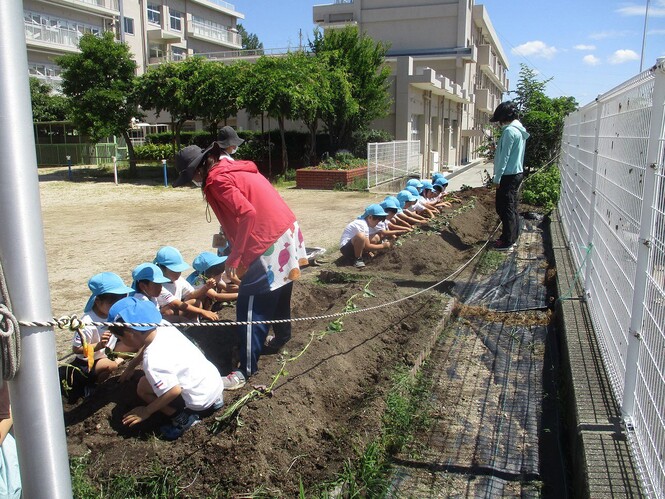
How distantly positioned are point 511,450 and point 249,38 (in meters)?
106

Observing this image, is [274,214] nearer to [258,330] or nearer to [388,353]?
[258,330]

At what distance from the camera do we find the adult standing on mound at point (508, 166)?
25.9 ft

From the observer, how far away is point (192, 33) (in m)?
48.2

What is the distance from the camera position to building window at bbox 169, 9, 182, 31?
152ft

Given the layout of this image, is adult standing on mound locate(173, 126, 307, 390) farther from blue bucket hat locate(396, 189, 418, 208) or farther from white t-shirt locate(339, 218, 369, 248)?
blue bucket hat locate(396, 189, 418, 208)

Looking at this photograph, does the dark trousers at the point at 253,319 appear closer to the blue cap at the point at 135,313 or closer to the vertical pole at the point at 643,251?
the blue cap at the point at 135,313

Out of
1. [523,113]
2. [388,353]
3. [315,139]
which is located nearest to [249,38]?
[315,139]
=====
Rewrite every line of the data above as a Markdown table with two columns, "Row" for the row number and "Line" for the line's text, skipping blank lines and leaving the pictures out.

| Row | Line |
|---|---|
| 1 | How distantly positioned are point 511,450 and point 249,38 (in meters)? |
| 2 | 106 |
| 3 | Observing this image, is [274,214] nearer to [258,330] or nearer to [388,353]? |
| 4 | [258,330] |
| 5 | At what distance from the camera do we find the adult standing on mound at point (508, 166)? |
| 6 | 25.9 ft |
| 7 | From the observer, how far away is point (192, 33) (in m)? |
| 8 | 48.2 |
| 9 | What is the distance from the camera position to building window at bbox 169, 9, 182, 31? |
| 10 | 152ft |
| 11 | Given the layout of this image, is adult standing on mound locate(173, 126, 307, 390) farther from blue bucket hat locate(396, 189, 418, 208) or farther from white t-shirt locate(339, 218, 369, 248)? |
| 12 | blue bucket hat locate(396, 189, 418, 208) |
| 13 | Looking at this photograph, does the dark trousers at the point at 253,319 appear closer to the blue cap at the point at 135,313 or closer to the vertical pole at the point at 643,251? |
| 14 | the blue cap at the point at 135,313 |
| 15 | Out of |
| 16 | 1. [523,113] |
| 17 | 2. [388,353] |
| 18 | 3. [315,139] |
| 19 | which is located nearest to [249,38]? |
| 20 | [315,139] |